Gibuma v Queensland Police Service[2016] QDC 183

DISTRICT COURT OF QUEENSLAND

CITATION:

Gibuma v Queensland Police Service [2016] QDC 183

PARTIES:

KENNETH MICHAEL GIBUMA

(Appellant)

v

QUEENSLAND POLICE SERVICE

(Respondent)

FILE NO/S:

DC 44 of 2016

DIVISION:

Appellate

PROCEEDING:

Sentence Application

ORIGINATING COURT:

District Court at Cairns

DELIVERED ON:

Wednesday, 29 June 2016

DELIVERED AT:

Cairns

HEARING DATE:

24th June 2016

JUDGE:

Harrison DCJ

ORDERS:

  1. Appeal is allowed.
  2. In lieu of the sentences imposed by the learned magistrate the following sentences are imposed:
  • Contravention of domestic violence order 30.09.15- 6 months imprisonment;
  • Breach of bail condition  16.11.15- 6 months imprisonment;
  • Breach of bail condition between 31.12.15 and 04.01.16- 6 months imprisonment;
  • Contravention of the domestic violence 03.01.16- 15 months imprisonment;
  • Failure to report – 3 months imprisonment;
  • Parole release date to be fixed at 24th June 2016; and
  • All sentences to be served concurrently.

CATCHWORDS:

CRIMINAL LAW- s 222 APPEAL-APPEAL AGAINST SENTENCE- WHETHER SENTENCE IS MANIFESTLY EXCESSIVE- where the applicant was sentenced to a head sentence of three years for contravention of a domestic violence order- facts compared to R v Kowearpta [2009] QCA 48 and IFM v Queensland Police Service (2016) QDC 140.

COUNSEL:

J. Sheridan for the Applicant

Y. McDonald for the Respondent

SOLICITORS:

Aboriginal and Torres Strait Islander Legal Services for the Applicant

Department of Public Prosecutions (Qld) for the Respondent

  1. [1]
    On the 24th of June 2016, I upheld the appeal against sentence in this matter and I now provide my reasons.
  1. [2]
    Relevant Offences

On the 16th day of March 2016, the applicant was convicted on his own pleas of guilty and sentenced in relation to the following matters:

  1. (1)
    Contravention of a domestic violence order on the 30th of September 2015 – 12 months’ imprisonment.
  1. (2)
    Breach of a bail condition on the 16th of November 2015 – 12 months’ imprisonment.
  1. (3)
    Breach of bail condition between the 31st of December 2015 and the 4th of January 2016 – 12 months’ imprisonment.
  1. (4)
    Contravention of a domestic violence order on the 3rd of January 2016 – 3 years’ imprisonment.
  1. (5)
    Failure to comply with reporting conditions – 6 months’ imprisonment.

• [DATA EXTRACT]
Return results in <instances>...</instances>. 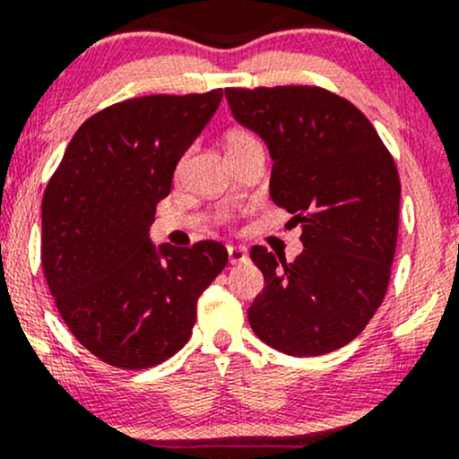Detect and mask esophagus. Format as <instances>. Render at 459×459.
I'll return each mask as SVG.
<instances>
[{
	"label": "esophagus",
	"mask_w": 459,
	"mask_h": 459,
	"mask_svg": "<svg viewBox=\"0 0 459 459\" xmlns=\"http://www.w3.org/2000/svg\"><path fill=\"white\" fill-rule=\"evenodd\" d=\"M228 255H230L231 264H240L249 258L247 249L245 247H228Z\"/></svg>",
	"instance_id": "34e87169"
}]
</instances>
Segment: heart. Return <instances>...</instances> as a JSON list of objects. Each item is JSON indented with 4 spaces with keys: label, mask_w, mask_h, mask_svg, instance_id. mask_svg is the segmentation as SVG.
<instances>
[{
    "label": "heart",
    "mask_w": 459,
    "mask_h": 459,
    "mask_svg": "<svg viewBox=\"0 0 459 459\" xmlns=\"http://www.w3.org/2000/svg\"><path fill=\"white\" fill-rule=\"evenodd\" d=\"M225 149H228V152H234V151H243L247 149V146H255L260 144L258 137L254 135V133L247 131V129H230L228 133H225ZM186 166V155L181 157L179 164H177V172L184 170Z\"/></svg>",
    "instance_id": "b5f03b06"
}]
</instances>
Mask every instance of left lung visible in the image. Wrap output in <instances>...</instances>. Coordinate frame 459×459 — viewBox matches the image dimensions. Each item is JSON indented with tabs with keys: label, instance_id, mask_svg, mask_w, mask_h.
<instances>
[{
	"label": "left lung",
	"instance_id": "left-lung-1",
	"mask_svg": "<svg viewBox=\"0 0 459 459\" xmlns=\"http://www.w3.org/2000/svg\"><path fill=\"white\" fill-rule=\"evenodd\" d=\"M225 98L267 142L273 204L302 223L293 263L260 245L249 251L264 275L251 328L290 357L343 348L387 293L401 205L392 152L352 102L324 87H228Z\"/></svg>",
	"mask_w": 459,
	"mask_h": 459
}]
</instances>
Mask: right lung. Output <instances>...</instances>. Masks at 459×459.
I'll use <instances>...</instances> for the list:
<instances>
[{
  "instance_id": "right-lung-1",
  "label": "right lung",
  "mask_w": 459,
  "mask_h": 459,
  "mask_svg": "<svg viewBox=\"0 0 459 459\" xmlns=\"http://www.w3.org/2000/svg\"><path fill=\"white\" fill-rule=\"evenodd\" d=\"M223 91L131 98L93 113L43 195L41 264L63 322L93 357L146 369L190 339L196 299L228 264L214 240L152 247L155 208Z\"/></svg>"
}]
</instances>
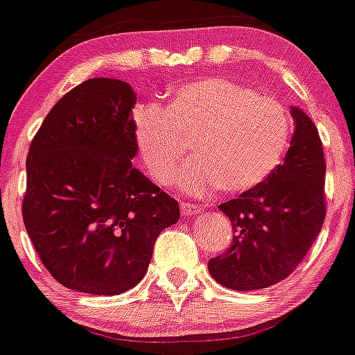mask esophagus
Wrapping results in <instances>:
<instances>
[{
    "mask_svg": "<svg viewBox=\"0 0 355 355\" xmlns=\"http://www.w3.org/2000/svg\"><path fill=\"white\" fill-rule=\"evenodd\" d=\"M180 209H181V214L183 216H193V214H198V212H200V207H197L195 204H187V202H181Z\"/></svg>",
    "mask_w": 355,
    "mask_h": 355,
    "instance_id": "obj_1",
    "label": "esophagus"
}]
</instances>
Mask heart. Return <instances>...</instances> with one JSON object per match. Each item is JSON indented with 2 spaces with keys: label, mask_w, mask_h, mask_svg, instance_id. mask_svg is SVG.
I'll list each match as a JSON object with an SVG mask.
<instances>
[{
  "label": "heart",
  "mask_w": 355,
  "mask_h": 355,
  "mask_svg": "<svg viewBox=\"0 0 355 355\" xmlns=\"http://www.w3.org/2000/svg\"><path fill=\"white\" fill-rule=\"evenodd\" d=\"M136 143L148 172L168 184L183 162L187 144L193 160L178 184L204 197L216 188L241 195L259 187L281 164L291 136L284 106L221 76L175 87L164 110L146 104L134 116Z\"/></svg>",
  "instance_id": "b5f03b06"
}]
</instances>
...
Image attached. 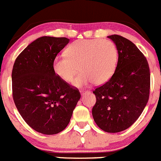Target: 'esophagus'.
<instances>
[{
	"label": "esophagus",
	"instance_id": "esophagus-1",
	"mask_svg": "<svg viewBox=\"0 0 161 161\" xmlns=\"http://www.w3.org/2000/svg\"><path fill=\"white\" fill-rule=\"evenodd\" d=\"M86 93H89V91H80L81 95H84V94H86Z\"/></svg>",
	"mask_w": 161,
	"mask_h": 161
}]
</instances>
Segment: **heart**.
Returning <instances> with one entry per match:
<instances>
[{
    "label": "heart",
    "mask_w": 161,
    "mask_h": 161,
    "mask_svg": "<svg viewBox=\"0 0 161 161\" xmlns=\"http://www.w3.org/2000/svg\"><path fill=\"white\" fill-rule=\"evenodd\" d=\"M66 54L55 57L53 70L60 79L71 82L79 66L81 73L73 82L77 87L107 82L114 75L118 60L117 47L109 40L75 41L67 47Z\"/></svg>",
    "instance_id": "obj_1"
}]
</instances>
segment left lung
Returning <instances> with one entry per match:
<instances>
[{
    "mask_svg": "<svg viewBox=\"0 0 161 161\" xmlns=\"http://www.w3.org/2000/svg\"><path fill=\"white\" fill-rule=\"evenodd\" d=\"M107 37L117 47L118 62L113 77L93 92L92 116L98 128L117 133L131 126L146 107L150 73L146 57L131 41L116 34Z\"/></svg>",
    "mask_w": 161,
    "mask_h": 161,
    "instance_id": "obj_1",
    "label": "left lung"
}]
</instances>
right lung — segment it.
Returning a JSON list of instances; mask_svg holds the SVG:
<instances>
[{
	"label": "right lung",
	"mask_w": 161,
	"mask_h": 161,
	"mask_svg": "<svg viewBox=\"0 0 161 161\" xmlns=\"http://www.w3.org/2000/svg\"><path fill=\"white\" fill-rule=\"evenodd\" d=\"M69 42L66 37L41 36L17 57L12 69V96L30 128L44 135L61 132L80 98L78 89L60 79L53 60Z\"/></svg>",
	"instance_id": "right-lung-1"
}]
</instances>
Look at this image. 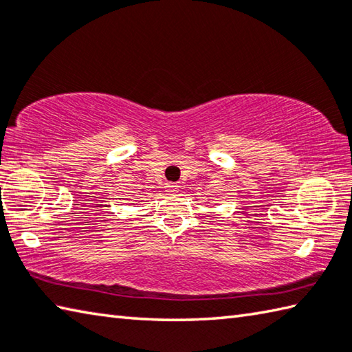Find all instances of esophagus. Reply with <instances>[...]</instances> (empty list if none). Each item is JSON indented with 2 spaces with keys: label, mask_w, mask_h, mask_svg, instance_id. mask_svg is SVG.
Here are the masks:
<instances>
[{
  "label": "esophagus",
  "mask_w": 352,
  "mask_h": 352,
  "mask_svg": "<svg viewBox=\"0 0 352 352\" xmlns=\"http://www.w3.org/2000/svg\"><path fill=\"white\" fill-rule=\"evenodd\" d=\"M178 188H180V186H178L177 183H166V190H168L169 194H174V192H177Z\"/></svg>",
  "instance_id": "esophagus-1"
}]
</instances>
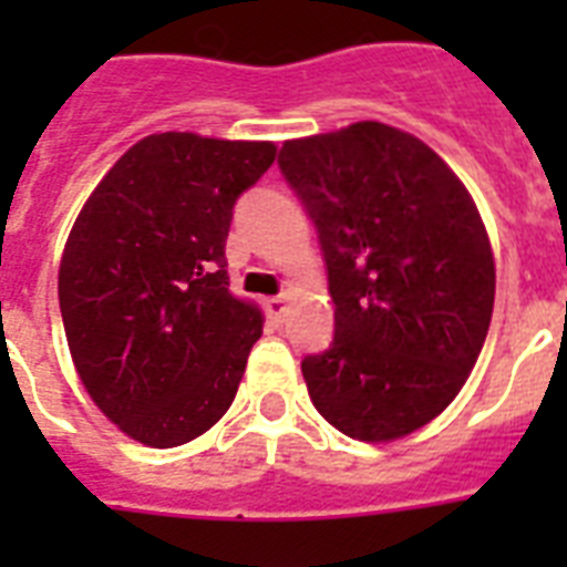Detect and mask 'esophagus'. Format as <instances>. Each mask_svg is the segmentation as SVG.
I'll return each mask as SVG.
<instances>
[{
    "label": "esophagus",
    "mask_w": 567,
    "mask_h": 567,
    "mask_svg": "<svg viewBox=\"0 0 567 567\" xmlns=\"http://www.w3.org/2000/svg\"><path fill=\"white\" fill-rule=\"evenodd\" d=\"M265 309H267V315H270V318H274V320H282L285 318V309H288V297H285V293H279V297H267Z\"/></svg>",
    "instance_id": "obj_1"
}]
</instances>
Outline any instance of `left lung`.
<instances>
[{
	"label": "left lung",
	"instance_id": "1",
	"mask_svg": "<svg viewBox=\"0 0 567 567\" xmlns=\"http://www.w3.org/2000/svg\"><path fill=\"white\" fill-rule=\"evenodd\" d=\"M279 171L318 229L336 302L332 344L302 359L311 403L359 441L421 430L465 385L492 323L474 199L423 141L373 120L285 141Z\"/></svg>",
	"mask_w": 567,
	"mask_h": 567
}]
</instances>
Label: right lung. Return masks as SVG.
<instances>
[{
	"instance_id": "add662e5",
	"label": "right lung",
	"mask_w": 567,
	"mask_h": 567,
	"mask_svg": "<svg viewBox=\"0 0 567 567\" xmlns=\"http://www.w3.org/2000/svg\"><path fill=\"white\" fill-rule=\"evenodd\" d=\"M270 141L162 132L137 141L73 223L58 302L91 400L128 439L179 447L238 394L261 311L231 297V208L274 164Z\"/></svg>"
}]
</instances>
* * *
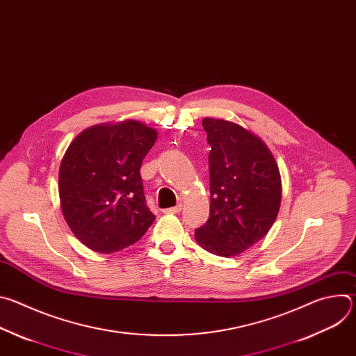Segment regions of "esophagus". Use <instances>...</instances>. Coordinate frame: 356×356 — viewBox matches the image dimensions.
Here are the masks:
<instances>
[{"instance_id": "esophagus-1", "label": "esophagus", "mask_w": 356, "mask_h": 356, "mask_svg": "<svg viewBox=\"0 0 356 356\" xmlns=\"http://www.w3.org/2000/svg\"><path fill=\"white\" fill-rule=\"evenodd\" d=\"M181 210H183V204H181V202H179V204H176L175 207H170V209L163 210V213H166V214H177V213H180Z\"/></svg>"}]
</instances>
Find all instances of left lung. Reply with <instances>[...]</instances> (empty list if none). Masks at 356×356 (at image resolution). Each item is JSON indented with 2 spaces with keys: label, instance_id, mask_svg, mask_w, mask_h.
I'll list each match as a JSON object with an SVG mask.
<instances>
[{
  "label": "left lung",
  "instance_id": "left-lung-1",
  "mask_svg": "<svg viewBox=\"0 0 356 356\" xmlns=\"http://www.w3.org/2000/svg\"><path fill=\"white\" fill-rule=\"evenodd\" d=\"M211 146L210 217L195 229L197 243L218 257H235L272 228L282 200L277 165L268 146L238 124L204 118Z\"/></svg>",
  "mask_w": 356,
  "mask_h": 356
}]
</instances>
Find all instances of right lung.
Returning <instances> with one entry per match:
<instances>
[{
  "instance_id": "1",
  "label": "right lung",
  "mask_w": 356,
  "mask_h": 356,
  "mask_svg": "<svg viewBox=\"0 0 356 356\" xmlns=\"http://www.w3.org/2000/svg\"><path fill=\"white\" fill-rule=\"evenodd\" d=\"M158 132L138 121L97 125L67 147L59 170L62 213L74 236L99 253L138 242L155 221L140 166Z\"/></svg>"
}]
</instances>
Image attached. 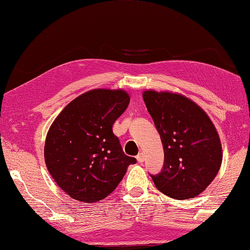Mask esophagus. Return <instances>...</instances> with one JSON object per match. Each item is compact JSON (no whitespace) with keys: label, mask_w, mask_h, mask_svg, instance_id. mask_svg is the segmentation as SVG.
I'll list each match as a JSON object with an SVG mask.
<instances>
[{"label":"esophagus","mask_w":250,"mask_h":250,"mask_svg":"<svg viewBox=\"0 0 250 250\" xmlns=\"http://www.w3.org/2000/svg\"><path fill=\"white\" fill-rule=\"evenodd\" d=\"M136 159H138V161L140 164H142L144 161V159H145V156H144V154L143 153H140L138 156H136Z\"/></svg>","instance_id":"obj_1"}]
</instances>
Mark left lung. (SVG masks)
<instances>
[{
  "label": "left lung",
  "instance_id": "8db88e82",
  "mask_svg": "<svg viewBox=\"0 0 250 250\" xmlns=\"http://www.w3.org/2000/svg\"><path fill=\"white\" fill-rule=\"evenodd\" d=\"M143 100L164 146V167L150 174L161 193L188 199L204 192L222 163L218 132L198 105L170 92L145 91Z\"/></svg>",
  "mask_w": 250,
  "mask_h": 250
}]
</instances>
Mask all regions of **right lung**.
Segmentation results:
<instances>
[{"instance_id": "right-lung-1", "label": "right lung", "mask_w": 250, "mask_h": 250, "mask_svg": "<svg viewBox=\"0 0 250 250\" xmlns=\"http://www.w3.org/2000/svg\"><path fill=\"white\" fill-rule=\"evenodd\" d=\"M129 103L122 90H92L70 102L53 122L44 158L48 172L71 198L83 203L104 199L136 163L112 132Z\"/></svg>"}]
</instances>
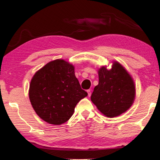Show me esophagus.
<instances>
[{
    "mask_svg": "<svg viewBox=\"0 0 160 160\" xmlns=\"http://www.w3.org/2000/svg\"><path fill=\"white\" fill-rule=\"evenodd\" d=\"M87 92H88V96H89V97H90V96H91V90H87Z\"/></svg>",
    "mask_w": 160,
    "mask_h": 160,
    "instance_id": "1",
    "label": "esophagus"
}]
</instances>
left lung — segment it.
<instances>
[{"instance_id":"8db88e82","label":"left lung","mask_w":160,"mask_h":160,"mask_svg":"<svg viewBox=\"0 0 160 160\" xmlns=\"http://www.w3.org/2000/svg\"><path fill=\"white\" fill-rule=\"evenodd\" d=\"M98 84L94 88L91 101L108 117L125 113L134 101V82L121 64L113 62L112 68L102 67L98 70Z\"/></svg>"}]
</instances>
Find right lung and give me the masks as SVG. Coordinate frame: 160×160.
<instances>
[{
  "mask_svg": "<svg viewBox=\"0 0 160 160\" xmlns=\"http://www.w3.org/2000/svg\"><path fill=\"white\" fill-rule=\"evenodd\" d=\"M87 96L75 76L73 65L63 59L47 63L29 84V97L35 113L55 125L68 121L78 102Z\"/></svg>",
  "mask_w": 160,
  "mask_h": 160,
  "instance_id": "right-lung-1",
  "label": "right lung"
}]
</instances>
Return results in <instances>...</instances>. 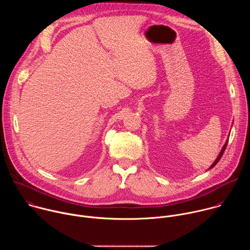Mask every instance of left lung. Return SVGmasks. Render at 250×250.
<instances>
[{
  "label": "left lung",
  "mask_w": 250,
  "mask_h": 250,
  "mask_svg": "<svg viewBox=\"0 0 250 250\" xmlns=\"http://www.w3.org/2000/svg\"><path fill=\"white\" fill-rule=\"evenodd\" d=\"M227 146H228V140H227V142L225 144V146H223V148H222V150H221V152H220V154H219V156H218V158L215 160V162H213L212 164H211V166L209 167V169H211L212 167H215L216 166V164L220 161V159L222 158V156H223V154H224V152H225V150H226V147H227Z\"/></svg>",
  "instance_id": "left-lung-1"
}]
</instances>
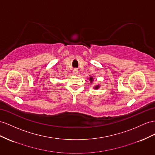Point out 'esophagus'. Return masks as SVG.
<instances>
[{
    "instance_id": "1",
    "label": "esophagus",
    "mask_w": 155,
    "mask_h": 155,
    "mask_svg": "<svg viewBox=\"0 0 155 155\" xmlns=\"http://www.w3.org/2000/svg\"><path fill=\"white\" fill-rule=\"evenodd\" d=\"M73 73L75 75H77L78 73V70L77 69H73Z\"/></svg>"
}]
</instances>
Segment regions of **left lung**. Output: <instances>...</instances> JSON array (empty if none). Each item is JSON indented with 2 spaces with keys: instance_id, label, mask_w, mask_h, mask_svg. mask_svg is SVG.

• [REQUIREMENT A] From the Gibuma sentence appeal judgment, repeat word for word the passage from "Breach of bail condition between the" to "3 years’ imprisonment.".
• [REQUIREMENT B] Continue the Gibuma sentence appeal judgment from the point where it stops.

• [REPLY A]
Breach of bail condition between the 31st of December 2015 and the 4th of January 2016 – 12 months’ imprisonment.
  1. (4)
    Contravention of a domestic violence order on the 3rd of January 2016 – 3 years’ imprisonment.

• [REPLY B]
  1. [3]
    All sentences were to be served concurrently and his parole release date was fixed at the 5th of January 2017, after allowance was made for a total of 50 days that he had served in pre-sentence custody but for which no declaration was made.  Effectively, therefore, he was required to serve roughly one-third of that sentence.  He appealed under section 222 of the Justices Act 1886, essentially on the basis that the sentence imposed was manifestly excessive.  This was in fact conceded by the respondent when the matter was mentioned before me on the 24th of June 2016.  Nonetheless, it is necessary for me to properly consider the matter.
  1. [4]
    Circumstances Surrounding Offending

The circumstances are all set out in a sentencing schedule which was tendered before the learned magistrate on sentence.  The first offence in time related to the failure to comply with reporting conditions.  On the 23rd of April 2012, the applicant was sentenced in the District Court at Cairns to an offence of unlawfully dealing with a child under the age of 16 years, under the age of 12 years.  He was sentenced to nine months imprisonment suspended after serving three months for an operational period of nine months.  This meant that he was, under the relevant legislation, required to report for a period of five years.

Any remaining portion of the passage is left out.